** Document section **
(begin)
1

I am using selenium and chrome-driver to scrape data from some pages and then run some additional tasks with that information (for example, type some comments on some pages)

My program has a button. Every time it's pressed it calls the thread_(self) (bellow), starting a new thread. The target function self.main has the code to run all the selenium work on a chrome-driver.

def thread_(self):
    th = threading.Thread(target=self.main)
    th.start()

My problem is that after the user press the first time. This th thread will open browser A and do some stuff. While browser A is doing some stuff, the user will press the button again and open browser B that runs the same self.main. I want each browser opened to run simultaneously. The problem I faced is that when I run that thread function, the first browser stops and the second browser is opened.

I know my code can create threads infinitely. And I know that this will affect the pc performance but I am ok with that. I want to speed up the work done by self.main!
(end)
** Given problem 1 **
Return the stretch of the Selenium threading post from "My program has" through "done by self.main!", copied word for word.
** Given problem 2 **
In the Selenium threading post, why is the author willing to let the code create threads without limit? Answer in one to three sentences.
None of the rows relate to the Selenium threading post.

** Data provided **
(begin)
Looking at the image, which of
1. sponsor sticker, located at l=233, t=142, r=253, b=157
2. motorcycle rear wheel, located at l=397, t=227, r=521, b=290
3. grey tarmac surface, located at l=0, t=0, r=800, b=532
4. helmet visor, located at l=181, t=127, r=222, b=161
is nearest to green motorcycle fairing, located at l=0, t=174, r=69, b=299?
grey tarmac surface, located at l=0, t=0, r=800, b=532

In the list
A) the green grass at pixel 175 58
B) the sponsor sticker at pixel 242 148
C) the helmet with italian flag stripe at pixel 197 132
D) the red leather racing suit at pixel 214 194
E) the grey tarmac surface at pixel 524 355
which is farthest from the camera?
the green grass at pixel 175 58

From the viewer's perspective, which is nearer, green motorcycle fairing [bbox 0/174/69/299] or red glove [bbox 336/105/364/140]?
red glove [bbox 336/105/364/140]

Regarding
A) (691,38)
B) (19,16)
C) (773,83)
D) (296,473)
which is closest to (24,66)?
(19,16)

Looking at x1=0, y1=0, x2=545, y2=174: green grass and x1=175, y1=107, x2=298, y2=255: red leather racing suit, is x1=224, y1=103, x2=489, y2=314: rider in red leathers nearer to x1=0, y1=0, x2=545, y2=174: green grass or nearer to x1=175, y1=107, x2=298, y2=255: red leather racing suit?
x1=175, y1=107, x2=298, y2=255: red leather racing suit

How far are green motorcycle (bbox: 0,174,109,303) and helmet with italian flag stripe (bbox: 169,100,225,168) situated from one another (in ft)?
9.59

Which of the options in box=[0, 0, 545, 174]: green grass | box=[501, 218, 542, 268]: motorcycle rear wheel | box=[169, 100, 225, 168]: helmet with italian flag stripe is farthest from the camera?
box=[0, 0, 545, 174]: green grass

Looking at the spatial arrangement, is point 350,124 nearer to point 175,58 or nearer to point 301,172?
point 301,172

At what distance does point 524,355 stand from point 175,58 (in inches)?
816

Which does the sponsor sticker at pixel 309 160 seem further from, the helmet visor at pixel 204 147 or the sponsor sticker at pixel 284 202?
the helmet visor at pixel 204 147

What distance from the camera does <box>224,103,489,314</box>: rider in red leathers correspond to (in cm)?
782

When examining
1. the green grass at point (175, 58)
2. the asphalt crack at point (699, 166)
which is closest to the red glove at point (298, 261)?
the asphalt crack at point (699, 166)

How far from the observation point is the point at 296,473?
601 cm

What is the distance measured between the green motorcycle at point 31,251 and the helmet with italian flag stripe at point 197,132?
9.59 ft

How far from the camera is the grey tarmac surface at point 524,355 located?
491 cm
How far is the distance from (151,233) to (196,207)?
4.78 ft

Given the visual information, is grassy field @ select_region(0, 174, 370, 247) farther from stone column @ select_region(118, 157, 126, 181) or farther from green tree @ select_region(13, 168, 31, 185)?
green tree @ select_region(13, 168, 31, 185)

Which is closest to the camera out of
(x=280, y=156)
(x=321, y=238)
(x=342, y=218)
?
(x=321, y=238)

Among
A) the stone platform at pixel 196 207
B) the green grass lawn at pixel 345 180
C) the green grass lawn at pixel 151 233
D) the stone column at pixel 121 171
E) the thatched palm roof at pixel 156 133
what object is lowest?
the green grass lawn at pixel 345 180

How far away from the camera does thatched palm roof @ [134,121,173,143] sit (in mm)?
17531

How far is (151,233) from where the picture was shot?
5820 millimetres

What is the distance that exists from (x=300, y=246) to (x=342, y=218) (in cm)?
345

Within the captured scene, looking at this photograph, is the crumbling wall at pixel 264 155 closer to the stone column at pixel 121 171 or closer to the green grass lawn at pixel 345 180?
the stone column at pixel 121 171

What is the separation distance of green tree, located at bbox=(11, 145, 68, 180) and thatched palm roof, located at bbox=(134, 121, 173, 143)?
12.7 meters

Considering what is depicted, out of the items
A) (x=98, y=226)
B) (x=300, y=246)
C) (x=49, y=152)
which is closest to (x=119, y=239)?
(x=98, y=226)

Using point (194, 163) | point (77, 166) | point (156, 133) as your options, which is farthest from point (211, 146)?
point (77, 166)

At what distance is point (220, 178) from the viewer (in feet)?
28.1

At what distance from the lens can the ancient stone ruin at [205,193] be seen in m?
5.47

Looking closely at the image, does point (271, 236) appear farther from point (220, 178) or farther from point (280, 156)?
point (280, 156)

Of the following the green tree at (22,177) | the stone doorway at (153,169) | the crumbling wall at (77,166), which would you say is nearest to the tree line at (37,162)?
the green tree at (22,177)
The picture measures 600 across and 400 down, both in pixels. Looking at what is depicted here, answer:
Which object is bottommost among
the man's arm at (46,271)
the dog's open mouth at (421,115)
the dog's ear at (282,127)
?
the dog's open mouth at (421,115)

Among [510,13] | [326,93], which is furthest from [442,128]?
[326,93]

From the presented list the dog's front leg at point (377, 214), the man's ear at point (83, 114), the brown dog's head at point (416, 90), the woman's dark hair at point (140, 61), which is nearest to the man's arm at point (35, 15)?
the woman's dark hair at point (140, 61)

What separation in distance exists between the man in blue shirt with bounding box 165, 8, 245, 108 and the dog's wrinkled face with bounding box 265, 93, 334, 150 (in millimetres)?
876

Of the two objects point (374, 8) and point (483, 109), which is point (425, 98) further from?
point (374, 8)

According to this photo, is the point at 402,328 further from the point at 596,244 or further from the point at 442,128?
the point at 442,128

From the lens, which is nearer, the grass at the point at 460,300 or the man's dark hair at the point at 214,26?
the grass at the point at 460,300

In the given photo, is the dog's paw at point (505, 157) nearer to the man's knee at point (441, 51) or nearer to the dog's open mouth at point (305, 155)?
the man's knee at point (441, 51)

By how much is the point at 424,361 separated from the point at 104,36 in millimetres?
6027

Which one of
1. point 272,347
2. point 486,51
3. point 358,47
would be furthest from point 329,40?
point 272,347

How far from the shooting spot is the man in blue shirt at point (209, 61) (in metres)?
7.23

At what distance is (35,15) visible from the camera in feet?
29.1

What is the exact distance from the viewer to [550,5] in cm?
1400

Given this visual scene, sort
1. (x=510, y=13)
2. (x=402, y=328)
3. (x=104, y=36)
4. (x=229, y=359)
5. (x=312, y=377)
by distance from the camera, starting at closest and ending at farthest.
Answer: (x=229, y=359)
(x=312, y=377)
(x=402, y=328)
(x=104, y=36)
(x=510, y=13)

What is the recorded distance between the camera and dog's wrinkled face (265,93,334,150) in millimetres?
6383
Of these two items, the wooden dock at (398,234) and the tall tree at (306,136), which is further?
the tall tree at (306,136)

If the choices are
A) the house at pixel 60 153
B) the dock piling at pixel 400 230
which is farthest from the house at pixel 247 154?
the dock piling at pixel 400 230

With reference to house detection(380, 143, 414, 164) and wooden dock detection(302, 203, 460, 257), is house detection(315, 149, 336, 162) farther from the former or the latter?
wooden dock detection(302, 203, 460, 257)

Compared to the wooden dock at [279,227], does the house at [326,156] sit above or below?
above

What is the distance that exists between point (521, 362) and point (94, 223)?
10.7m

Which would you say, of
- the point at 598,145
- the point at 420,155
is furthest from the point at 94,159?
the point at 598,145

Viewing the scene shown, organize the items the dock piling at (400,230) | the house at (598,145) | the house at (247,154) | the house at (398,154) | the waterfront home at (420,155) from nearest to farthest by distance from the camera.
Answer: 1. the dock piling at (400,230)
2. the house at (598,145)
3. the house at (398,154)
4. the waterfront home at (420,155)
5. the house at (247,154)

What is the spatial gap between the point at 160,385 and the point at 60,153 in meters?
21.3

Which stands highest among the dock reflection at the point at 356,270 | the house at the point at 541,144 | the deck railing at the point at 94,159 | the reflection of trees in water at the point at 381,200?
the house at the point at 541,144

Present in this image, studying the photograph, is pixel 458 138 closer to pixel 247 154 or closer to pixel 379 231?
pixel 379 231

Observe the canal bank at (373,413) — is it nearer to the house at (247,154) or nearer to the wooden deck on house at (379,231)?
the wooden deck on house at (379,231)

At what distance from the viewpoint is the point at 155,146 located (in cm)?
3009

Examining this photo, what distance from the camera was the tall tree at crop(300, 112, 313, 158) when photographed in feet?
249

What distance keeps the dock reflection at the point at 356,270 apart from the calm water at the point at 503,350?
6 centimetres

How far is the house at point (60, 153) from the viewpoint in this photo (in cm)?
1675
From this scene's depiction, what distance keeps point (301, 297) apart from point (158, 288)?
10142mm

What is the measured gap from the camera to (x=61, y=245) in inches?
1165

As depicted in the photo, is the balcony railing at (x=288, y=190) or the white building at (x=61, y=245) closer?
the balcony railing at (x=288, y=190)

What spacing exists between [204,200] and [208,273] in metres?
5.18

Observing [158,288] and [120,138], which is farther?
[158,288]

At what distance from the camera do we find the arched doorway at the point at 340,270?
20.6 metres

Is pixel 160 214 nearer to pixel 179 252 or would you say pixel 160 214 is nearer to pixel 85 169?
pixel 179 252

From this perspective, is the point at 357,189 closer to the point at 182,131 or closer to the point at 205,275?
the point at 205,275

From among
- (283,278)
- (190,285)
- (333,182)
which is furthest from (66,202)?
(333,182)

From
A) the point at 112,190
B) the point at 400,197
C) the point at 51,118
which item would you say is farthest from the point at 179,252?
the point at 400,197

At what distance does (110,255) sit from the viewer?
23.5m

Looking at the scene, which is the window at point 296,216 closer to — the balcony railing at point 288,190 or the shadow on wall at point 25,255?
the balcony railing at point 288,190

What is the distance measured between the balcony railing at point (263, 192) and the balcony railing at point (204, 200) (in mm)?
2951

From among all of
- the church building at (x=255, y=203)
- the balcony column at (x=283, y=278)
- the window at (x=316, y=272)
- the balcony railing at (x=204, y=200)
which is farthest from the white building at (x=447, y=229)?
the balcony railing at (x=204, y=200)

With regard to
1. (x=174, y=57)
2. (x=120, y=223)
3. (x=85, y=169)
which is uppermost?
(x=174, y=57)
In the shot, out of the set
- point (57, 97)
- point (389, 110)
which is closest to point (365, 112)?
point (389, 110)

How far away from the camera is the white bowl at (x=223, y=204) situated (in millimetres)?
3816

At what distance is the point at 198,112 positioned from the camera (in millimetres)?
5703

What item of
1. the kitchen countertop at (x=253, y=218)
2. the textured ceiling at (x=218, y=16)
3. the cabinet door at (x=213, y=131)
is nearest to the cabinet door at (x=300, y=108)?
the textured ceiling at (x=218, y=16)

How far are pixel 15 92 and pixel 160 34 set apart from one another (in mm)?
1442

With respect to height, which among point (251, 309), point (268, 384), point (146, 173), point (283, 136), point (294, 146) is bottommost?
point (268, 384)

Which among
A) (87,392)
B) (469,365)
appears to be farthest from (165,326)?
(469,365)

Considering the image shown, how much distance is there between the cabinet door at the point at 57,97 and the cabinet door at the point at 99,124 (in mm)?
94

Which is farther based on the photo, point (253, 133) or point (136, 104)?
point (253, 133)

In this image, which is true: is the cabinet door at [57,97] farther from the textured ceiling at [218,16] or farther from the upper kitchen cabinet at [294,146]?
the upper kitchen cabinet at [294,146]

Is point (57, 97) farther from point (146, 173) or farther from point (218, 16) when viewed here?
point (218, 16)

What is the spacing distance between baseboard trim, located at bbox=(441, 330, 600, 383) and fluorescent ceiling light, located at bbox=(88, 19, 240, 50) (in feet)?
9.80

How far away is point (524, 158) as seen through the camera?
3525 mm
(end)
** Complete answer 1 **
My program has a button. Every time it's pressed it calls the thread_(self) (bellow), starting a new thread. The target function self.main has the code to run all the selenium work on a chrome-driver.

def thread_(self):
    th = threading.Thread(target=self.main)
    th.start()

My problem is that after the user press the first time. This th thread will open browser A and do some stuff. While browser A is doing some stuff, the user will press the button again and open browser B that runs the same self.main. I want each browser opened to run simultaneously. The problem I faced is that when I run that thread function, the first browser stops and the second browser is opened.

I know my code can create threads infinitely. And I know that this will affect the pc performance but I am ok with that. I want to speed up the work done by self.main!

** Complete answer 2 **
The author knows the code can create threads infinitely and that this will affect the PC's performance, but accepts that cost. The goal is to speed up the work done by self.main.